START Excerpt to read

Point your agentic tool at this file as a skill, or paste it in as instructions. The goal is a
**read-only** mental model — no edits happen here.
## When to use
At the start of any session on an unfamiliar repo, before any change is discussed.
## Rules
- **Read only.** Do not edit, create, or delete files while mapping. No exceptions.
- **Cite real paths.** Every claim about the code must point to a file and, ideally, a line range.
If you can't cite it, say "unverified" instead of guessing.
- **Breadth before depth.** Establish the whole shape before diving into any one area.
- **No conclusions from file names alone.** A file called `auth.py` may not be where auth lives.
## Steps
1. Read the orientation pack (from `orient.py`), the README, and any `CONTRIBUTING`,
`ARCHITECTURE`, or committed AI-instructions file. Treat these as claims to verify, not truth.

END Excerpt to read

Reproduce word for word the stretch of the repo-mapping instructions from "## When to use" through "mapping. No exceptions.".

START Given entries

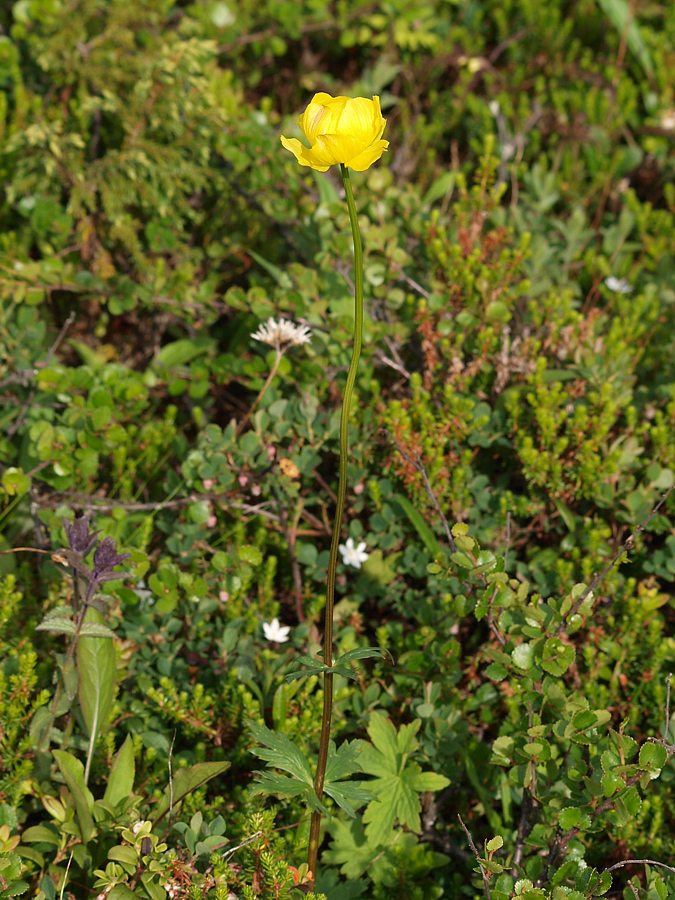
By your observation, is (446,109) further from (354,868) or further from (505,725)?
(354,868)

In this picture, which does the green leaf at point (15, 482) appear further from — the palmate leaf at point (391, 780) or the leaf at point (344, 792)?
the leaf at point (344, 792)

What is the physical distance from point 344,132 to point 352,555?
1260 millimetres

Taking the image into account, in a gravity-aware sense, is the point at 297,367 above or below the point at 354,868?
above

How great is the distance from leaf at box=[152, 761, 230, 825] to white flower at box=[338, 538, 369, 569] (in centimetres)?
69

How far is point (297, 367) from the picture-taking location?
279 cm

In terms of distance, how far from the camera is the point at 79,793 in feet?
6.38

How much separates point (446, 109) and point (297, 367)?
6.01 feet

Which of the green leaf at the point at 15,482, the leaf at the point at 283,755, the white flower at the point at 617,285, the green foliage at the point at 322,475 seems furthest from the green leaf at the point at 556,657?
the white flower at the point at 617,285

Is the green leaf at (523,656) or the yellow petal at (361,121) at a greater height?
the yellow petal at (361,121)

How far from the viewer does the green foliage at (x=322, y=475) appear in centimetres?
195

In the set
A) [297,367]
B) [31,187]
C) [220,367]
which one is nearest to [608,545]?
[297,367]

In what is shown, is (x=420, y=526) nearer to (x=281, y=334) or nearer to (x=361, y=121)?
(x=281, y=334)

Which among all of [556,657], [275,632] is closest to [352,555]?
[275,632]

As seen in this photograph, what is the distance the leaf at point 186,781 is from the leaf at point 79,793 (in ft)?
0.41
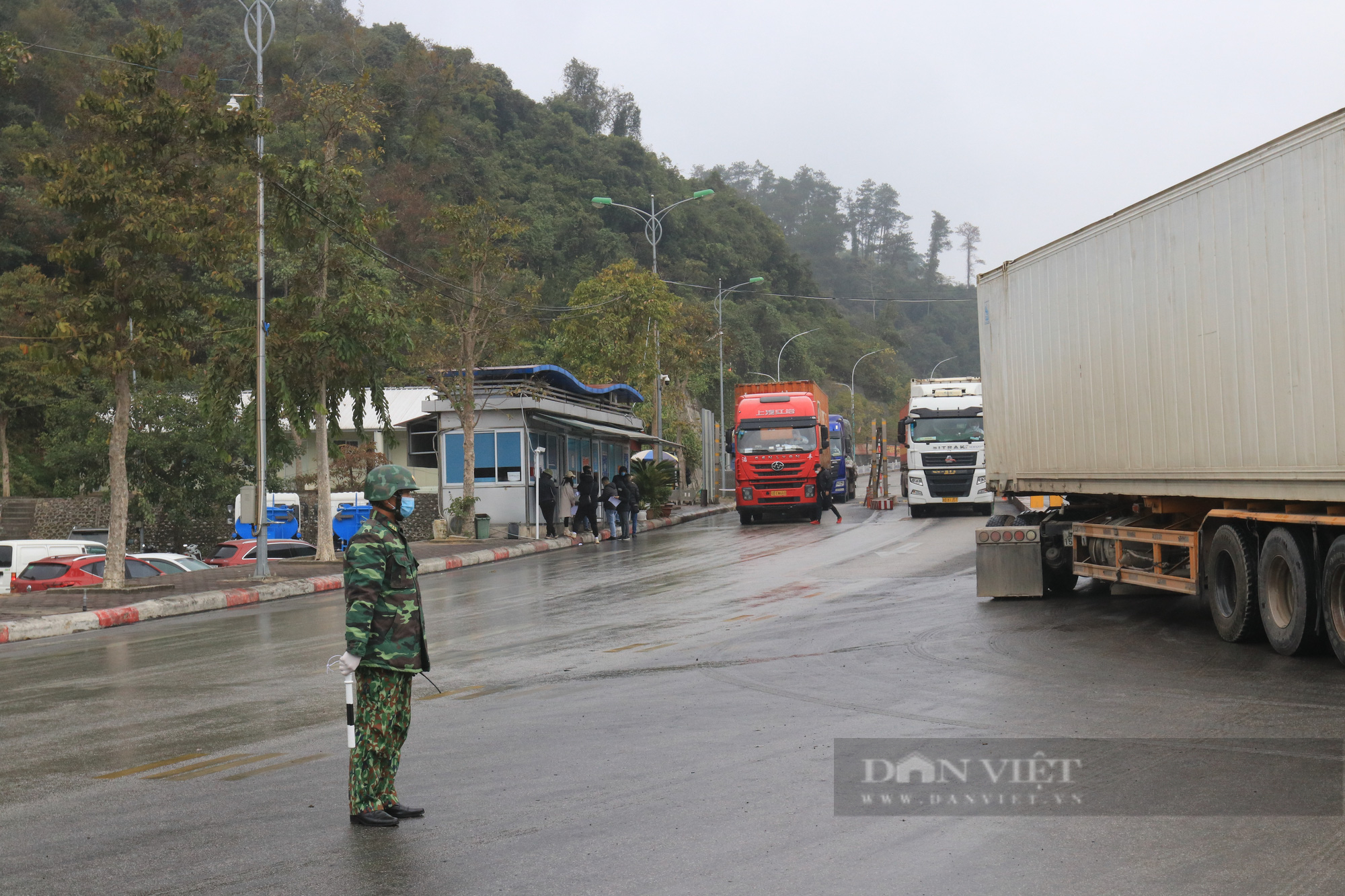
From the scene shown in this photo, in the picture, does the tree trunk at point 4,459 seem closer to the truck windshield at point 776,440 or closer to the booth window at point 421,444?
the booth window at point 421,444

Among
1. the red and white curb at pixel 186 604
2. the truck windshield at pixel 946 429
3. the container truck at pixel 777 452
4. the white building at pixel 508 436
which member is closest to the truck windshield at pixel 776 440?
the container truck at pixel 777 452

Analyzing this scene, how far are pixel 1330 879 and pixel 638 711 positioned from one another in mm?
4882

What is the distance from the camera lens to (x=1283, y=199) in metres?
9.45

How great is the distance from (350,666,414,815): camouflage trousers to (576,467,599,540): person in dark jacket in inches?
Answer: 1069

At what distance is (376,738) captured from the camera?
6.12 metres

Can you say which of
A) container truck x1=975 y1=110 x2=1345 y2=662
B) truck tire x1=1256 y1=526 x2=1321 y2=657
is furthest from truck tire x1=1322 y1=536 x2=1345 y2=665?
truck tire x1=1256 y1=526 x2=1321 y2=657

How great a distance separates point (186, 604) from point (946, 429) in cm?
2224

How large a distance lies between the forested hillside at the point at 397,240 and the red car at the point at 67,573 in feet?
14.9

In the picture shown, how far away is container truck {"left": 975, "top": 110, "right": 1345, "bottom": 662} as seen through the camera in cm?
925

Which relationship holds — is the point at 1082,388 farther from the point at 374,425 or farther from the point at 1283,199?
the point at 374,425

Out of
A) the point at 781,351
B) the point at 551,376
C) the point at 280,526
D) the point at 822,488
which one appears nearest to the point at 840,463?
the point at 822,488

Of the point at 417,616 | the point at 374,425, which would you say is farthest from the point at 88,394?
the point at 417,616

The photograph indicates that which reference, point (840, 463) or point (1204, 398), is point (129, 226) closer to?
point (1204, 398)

END Given entries

# Final answer
## When to use
At the start of any session on an unfamiliar repo, before any change is discussed.
## Rules
- **Read only.** Do not edit, create, or delete files while mapping. No exceptions.